Aging humans have Purkinje cell degeneration that can be visualized with calbindin.

Asterisks indicate the remaining Purkinje cell bodies. Dashed lines indicate the boundaries of Purkinje cell dendritic arbors. Scale bar = 100 μm.

The presence of Purkinje cell loss varies across aged mice.

A) Proportion of aged mice with striped Purkinje cell loss, non-striped Purkinje cell loss, and no Purkinje cell loss divided by sex. B) Mediolateral inverse pixel intensity of Purkinje cell labeling in aged mice. Inverse pixel intensity was calculated within identically sized rectangular regions of interest placed over lobules II and III in coronal cut tissue sections immuostained for calbindin. Data were grouped according to whether mice had non-striped Purkinje cell loss (blue) or striped Purkinje cell loss (black). B’) Mediolateral inverse pixel intensity of Purkinje cell labeling separated by individual aged mouse.

Different calbindin antibodies reveal matching expression patterns, including age-related striped Purkinje cell loss.

Coronal tissue sections taken from the anterior and posterior cerebellum of young and aged mice and co-immunostained with two different calbindin antibodies. Scale bar = 500 μm.

Calbindin and GFP reveal overlapping patterns of expression in aged mice with striped Purkinje cell loss.

A) Mediolateral pixel intensity of Purkinje cell labeling in aged mice. Pixel intensity was calculated within identically sized rectangular regions of interest placed over lobules II and III in coronal cut tissue sections taken from aged Purkinje cell-specific fluorescent reporter mice and co-immunostained for calbindin and GFP. Calbindin pixel intensity is shown in magenta, and GFP pixel intensity is shown in green. A’) Mediolateral pixel intensity of Purkinje cell labeling separated by individual aged mice.

Patterned calbindin expression and staining artifacts can obscure Purkinje cell loss due to neurodegeneration.

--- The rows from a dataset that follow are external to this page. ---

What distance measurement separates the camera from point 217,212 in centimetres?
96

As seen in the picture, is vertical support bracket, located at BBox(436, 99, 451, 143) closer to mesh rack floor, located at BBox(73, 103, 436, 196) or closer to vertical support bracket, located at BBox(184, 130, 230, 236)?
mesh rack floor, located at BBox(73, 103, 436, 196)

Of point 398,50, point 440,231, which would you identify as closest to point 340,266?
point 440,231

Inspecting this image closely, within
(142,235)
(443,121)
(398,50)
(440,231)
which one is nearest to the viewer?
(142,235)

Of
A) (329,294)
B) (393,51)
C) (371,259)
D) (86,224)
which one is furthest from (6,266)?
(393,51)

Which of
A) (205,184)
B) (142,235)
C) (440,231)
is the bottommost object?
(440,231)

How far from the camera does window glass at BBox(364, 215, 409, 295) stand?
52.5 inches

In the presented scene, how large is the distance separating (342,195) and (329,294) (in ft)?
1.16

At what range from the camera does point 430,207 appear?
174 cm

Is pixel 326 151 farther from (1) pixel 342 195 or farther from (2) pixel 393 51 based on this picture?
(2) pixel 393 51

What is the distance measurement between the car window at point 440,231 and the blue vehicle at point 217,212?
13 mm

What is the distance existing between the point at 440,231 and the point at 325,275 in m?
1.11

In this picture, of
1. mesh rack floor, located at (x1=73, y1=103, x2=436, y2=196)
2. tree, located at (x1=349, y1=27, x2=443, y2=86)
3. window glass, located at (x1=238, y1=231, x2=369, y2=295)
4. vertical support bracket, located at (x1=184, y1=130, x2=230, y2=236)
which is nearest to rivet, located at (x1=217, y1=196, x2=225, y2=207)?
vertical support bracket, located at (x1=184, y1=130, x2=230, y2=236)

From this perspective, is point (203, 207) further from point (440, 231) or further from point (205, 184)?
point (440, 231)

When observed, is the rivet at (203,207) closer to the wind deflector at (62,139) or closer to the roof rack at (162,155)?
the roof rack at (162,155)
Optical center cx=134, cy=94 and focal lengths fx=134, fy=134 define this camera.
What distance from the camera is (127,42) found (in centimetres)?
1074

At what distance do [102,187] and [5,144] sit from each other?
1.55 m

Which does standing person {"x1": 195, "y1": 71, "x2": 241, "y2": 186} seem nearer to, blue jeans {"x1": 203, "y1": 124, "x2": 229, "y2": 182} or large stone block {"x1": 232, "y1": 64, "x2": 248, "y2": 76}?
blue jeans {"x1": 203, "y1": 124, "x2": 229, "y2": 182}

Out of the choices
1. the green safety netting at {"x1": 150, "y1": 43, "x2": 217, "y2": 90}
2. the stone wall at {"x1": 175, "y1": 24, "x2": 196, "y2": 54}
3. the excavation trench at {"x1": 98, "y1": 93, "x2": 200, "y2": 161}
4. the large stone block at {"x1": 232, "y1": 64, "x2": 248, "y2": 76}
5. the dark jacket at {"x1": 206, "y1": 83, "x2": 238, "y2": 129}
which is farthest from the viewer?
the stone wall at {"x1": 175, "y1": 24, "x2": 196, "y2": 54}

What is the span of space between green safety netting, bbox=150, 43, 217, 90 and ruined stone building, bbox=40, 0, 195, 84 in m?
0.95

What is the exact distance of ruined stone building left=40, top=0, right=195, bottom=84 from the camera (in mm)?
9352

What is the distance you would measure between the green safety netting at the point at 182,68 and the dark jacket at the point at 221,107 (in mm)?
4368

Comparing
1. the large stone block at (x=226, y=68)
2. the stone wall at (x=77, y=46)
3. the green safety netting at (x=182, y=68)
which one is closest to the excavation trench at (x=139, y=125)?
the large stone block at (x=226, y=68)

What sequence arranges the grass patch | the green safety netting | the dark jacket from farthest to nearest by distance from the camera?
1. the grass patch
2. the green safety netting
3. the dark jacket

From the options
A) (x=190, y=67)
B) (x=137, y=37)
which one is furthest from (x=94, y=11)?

A) Coronal cut tissue sections from C57BL/6J mice either immunostained for calbindin alone or immunostained for calbindin and stained with Neutral Red. Brackets indicate regions of zonal calbindin expression. Calbindin zones, when present, arise due to domains of high versus low expression rather than extended areas that completely lack calbindin-expressing Purkinje cells. Dashed lines indicate boundaries formed by intact Purkinje cell dendrites and degenerating dendrites. Arrowheads indicate calbindin-negative Purkinje cell bodies that are stained with Neutral Red. Cerebellar lobules are labeled with Roman numerals. Scale bar = 250 μm; inset scale bar = 100 μm. B) Coronal cut tissue sections from aged C57BL/6J mice either immunostained for calbindin alone or immunostained for calbindin and stained with Neutral Red. Arrowheads indicate Purkinje cell bodies that were not stained with calbindin antibody. Scale bar = 100 μm; inset scale bar = 50 μm.

Calbindin and Purkinje cell-specific fluorescent reporter expression reflect the same stripes of Purkinje cell loss with respect to zebrin II.

Coronal cut tissue sections taken from lobules II-III of young and aged Purkinje cell-specific fluorescent reporter mice and co-immunostained for GFP, zebrin II, and calbindin. Scale bar = 250 μm.

There is no correlation between weight, peak tremor power, or relative age.

A) Peak tremor power plotted against body weight, with point color indicating age and point size indicating sex. B) Correlation matrix of peak tremor power, body weight, and age calculated using Spearman’s correlation.